Render the lines starting at the one containing "Looking at this photograph, sort" and ending at the one containing "from farthest to nearest" as a JSON list of strings, one string per line, with blank lines left out.

-- BEGIN MATERIAL SHOWN --

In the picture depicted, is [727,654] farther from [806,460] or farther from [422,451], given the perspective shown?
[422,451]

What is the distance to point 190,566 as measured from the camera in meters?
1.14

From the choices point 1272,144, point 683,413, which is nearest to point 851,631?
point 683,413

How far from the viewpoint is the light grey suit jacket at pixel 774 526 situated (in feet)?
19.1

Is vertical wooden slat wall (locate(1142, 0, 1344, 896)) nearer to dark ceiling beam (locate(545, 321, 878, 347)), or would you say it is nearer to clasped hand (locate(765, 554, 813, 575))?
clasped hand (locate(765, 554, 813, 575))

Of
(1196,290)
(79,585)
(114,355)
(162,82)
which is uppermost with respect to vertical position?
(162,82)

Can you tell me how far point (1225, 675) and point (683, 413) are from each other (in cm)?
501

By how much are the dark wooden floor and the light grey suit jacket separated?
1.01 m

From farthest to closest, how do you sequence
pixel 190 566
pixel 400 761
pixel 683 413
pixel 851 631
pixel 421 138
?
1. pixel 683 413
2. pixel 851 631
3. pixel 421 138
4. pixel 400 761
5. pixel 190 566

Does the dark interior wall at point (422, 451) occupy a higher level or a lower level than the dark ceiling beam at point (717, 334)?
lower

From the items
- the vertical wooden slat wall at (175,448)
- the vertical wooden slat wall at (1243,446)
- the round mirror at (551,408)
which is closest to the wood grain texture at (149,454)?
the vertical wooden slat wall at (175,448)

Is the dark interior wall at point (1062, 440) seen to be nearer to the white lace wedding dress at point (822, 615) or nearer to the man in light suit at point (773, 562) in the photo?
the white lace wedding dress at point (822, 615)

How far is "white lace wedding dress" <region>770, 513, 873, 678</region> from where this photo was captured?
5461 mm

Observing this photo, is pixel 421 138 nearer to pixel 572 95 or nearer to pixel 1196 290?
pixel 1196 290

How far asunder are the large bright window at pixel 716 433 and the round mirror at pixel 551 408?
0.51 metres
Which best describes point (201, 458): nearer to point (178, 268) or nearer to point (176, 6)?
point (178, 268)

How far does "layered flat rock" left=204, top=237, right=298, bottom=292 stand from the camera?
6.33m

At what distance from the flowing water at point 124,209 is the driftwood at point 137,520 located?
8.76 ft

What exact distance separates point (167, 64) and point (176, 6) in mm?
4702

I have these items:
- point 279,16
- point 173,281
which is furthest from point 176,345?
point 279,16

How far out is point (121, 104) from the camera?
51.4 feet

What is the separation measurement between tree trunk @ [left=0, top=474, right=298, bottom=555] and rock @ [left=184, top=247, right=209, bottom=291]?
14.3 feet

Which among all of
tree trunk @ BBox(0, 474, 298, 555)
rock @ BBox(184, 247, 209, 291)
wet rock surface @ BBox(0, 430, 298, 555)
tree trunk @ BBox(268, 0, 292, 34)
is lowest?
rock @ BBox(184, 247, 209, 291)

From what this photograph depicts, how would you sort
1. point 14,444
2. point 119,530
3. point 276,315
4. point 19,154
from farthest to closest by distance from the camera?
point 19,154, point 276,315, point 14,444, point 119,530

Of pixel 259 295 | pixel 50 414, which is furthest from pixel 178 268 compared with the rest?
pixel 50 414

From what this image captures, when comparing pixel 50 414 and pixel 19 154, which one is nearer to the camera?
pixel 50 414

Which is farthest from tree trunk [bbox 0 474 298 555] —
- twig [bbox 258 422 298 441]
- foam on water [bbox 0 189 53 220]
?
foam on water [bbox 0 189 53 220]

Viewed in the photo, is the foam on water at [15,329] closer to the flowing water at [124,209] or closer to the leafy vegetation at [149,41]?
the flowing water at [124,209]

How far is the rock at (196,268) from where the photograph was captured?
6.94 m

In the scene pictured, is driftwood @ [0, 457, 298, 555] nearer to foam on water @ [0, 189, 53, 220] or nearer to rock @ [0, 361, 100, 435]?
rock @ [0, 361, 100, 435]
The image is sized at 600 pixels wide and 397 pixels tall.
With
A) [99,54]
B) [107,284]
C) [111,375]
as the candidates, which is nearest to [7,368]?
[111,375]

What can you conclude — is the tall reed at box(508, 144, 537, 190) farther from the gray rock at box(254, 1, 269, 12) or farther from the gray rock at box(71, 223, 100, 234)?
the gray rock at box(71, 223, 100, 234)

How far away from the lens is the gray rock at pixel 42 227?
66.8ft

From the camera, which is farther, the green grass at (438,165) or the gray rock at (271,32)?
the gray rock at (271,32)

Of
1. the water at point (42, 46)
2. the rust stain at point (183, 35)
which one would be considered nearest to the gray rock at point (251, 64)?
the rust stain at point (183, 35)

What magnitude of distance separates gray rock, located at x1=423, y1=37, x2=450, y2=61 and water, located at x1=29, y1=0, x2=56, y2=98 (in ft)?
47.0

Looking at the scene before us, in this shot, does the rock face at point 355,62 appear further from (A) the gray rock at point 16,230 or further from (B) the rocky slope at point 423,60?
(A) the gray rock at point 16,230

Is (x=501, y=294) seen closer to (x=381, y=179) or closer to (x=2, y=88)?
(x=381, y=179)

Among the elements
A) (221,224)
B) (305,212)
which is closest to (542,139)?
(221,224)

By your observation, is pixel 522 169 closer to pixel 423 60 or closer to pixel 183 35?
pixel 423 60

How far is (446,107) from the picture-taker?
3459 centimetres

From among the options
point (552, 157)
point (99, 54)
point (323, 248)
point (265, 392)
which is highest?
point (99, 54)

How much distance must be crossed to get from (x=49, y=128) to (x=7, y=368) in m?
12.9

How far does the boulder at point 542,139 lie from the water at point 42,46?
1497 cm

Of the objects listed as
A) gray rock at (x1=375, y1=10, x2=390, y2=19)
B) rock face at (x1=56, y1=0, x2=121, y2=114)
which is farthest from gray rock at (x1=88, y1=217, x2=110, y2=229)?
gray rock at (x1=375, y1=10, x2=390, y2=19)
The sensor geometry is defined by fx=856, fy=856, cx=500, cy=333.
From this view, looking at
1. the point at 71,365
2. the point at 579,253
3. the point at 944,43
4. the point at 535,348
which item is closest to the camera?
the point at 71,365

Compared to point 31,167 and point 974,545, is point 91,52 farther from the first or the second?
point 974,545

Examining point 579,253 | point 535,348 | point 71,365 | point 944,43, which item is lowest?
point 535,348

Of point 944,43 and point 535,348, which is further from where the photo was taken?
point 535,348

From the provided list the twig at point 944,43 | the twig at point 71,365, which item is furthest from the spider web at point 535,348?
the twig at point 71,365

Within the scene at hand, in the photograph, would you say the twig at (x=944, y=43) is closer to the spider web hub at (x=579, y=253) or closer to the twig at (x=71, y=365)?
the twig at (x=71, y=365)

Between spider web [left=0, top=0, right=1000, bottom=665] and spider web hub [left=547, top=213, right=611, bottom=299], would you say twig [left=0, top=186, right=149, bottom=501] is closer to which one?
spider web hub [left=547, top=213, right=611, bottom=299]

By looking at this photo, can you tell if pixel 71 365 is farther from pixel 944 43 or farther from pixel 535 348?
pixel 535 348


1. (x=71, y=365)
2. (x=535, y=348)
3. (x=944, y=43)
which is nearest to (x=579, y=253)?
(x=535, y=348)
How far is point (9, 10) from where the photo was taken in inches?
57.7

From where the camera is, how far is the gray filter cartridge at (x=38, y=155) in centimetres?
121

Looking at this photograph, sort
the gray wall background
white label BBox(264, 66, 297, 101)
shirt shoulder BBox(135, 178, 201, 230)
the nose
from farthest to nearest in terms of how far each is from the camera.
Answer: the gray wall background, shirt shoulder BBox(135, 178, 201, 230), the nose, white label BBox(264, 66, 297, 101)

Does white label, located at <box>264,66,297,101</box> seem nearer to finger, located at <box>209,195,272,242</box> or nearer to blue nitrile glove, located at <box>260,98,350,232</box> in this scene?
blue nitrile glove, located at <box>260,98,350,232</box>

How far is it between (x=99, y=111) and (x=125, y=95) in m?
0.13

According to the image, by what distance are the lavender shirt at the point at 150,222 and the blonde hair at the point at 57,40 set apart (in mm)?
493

-- END MATERIAL SHOWN --

=== PROBLEM SOLUTION ===
[
  "Looking at this photograph, sort",
  "the gray wall background",
  "white label BBox(264, 66, 297, 101)",
  "shirt shoulder BBox(135, 178, 201, 230)",
  "the nose",
  "from farthest to nearest in terms of how far each is from the camera."
]